Why did you choose to run The Ocean Race?
That’s also why: we thought it was great to build a boat for the Vendée Globe, but we know that it’s a super tough race that can end after two days if you have a little breakage. So we wondered how we could give ourselves more opportunities to succeed overall in the project, the answer was more activity, so more races. The Ocean Race has also always inspired me and I immediately felt when the discussions started with the Imoca that it was a great thing to associate the Vendée Globe and The Ocean Race in the same ecosystem. Today that is going a little too slowly, I hope there will be 4-5 boats, maybe 6. But in the worst case if the race falls into the water, we will still sail the course.
What crew will you go with?
There will be Will Harris [who has accompanied Boris Herrmann for three years, editor’s note], a Frenchman very well known in France and a woman who does not come from France, we have not yet announced the names publicly.
Finally, can you tell us what your new Malizia will look like?
It will have more rockered lines than those we have seen so far, the whole line will be rounder, from front to back.
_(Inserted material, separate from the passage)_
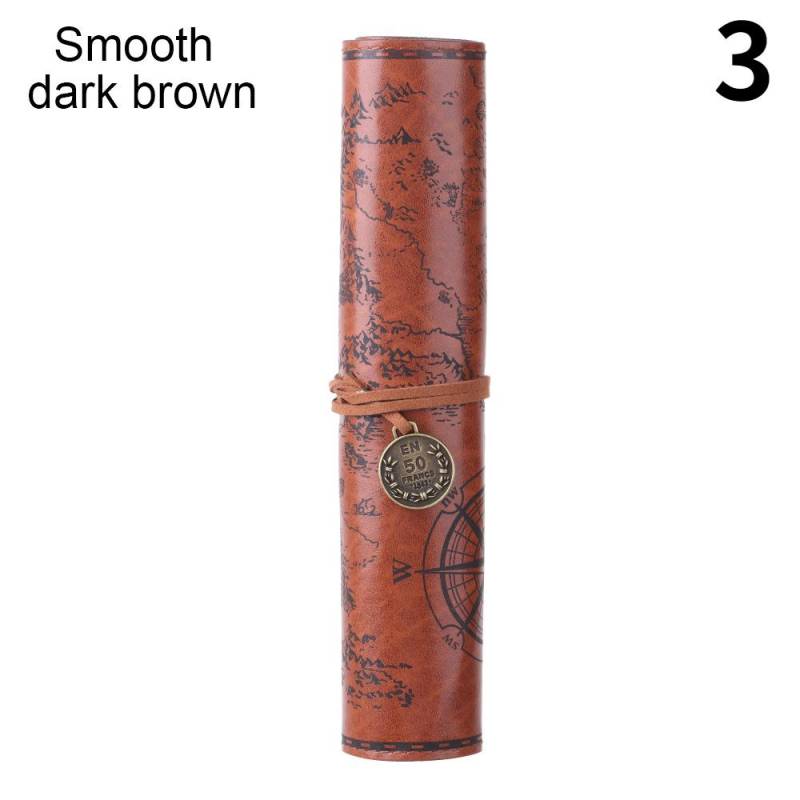 1 PCS Retro Schatz Karte Rolle Bleistift Fall PU Leder Große Kapazität Stift Tasche Make-Up Pinsel Tasche Pencilcase Schule Schreibwaren liefert 3 1 PCS Retro Schatz Karte Rolle Bleistift Fall PU Leder Große Kapazität Stift Tasche Make-Up Pinsel Tasche Pencilcase Schule Schreibwaren liefert 3 von Joom DACH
The main objective is to have more tolerance in the sea; a good boat for the Vendée Globe is not going to make huge peaks but high averages. On the last cycle, the architects’ VPPs gave speeds of up to 26-28 knots in southern conditions, in reality the good averages over 24 hours have been 18 knots no more, so if we can already pick up a or two knots, that won’t be bad. We will have a closed cockpit in the Hugo Boss style, but with more space and vision, on the sails, the horizon, but also towards the rear. And I will have my bunk in the cockpit next to the column and not far from the winch, with the screens in front of me. Between the Route du Rhum and The Ocean Race, there will be zero adaptation, apart from the number of spoons and cups!